(ИСХОДНЫЙ ТЕКСТ):

Не заморачиваться, да. А литература, настоящая, без дураков, это, конечно же, мука. Как там «серапионы» друг дружку приветствовали? «Здравствуй, брат, писать очень трудно». И вы вот тоже говорите, что роман свой («Две Юлии», изд-во «Флюид», 2018 г. — С.В.) писали шесть лет, еще семь ждали издания, и что это было мучительно.
— Поэт может сложиться где-то за год. А прозе нужно не меньше десяти лет, чтобы только созреть. Очень сложно найти свой язык. Если это опять-таки не беллетристика. Творчество — это мука. Но это прекрасная мука. Хотя я думаю, что творчество, внутренне обращённое к счастью, более целостно, оно полноценно. У Набокова повышалась температура, когда он работал. Страшно болела голова, и каждый творческий всплеск заканчивался межреберной невралгией и псориазом. Он скрывал это все. Но ему действительно становилось плохо. Физически плохо. Но он всегда делал выбор в пользу счастья. И всегда ощущал поддержку своих близких. Жены прежде всего.

Я в школе во время учебного года как-то не очень успевала читать. Отрывалась летом. У бабушки. Под яблоней на раскладушке заляжешь и... А если дождик, то на подловке очень уютно с книжкой. Вот и ваши «Две Юлии» у меня на лето запланированы. Лето — самое время читать про любовь.
— Рецензенты обычно говорят, что «Две Юлии» — книга о любви. Но любовь — это только сюжетный порог. Книга о трех самых, на мой взгляд, главных проблемах современности — нетворческой памяти, неспособности воспринимать поэзию и дефиците подлинности.

И таким образом не автобиографична?
— Конечно, нет. Хотя герой — студент филфака, и в его преподавателях можно угадать черты тех, у кого я имел счастье учиться.

На «Эхе» есть передачка «Их первый рубль». Про первую прочитанную вами книжку мы поговорили. А что из написанного вами было первым — проза, стихи?
— В первом и втором классах писал приключенческие романы. В третьем — трагедии в духе Шекспира. Все уничтожил в 15 лет.

Сожгли?
— Да, был такой всплеск пиромании. А писал я очень много. Писал все детство, всю школу, и в университете много писал. Рассказы, стихи. И многое из студенческого уничтожил. И, может, зря. Но в любом случае то, что надо, остается. Есть вещи, на которые просто рука не поднимется. Они уже не совсем твои. А то, что уничтожаешь... Пастернак говорил, что надо терять. Потерял очередную тетрадку стихов, зато смог из нее вспомнить все самое главное.

(ИСХОДНЫЕ ДАННЫЕ):

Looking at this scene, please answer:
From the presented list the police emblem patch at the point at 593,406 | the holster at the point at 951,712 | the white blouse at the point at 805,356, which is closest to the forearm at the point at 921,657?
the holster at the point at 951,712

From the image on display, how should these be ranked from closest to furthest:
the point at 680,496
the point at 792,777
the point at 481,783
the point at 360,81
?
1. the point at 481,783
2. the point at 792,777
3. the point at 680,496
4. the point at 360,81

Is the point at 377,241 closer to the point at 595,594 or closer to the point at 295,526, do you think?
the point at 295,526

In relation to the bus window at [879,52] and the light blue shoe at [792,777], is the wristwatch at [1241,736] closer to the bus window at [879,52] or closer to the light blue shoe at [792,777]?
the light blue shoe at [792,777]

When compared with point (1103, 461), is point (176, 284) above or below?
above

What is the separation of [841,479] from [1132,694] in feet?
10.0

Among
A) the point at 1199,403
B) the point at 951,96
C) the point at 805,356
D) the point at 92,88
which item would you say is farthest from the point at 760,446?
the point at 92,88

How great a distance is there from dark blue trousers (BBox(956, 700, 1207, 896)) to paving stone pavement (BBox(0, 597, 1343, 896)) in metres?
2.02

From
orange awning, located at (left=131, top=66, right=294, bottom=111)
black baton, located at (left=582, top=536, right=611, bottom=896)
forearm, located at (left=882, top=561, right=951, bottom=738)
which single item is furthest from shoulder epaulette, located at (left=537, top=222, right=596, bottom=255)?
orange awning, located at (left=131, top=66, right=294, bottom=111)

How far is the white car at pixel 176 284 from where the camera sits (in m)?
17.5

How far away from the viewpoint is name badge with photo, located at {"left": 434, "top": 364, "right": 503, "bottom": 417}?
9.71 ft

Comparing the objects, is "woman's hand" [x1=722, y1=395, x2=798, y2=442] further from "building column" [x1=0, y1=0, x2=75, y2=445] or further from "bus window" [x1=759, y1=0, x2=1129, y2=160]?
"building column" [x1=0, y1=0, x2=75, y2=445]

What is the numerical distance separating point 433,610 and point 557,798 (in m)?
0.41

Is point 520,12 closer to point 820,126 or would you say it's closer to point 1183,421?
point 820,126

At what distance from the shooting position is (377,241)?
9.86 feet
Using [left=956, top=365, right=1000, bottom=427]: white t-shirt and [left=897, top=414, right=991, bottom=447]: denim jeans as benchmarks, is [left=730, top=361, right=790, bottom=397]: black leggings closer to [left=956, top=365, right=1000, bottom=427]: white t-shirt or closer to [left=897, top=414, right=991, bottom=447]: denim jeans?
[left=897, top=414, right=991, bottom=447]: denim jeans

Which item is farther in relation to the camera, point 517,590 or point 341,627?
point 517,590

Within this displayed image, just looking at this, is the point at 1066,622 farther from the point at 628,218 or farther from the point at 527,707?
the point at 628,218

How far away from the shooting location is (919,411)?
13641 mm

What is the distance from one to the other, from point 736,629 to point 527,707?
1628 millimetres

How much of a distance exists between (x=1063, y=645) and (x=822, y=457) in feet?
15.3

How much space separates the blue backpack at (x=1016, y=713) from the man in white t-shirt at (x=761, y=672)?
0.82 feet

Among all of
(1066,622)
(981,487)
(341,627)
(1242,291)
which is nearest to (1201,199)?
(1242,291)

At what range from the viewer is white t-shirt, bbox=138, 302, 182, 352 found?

(ЗАДАНИЯ):
1. Каким трём главным проблемам современности посвящена книга «Две Юлии», по словам её автора в интервью?
2. Перепишите из интервью без изменений отрывок от «Я в школе во» до «имел счастье учиться.» включительно.

(ОТВЕТЫ НА ЗАДАНИЯ):
1. Нетворческой памяти, неспособности воспринимать поэзию и дефициту подлинности.

2.
Я в школе во время учебного года как-то не очень успевала читать. Отрывалась летом. У бабушки. Под яблоней на раскладушке заляжешь и... А если дождик, то на подловке очень уютно с книжкой. Вот и ваши «Две Юлии» у меня на лето запланированы. Лето — самое время читать про любовь.
— Рецензенты обычно говорят, что «Две Юлии» — книга о любви. Но любовь — это только сюжетный порог. Книга о трех самых, на мой взгляд, главных проблемах современности — нетворческой памяти, неспособности воспринимать поэзию и дефиците подлинности.

И таким образом не автобиографична?
— Конечно, нет. Хотя герой — студент филфака, и в его преподавателях можно угадать черты тех, у кого я имел счастье учиться.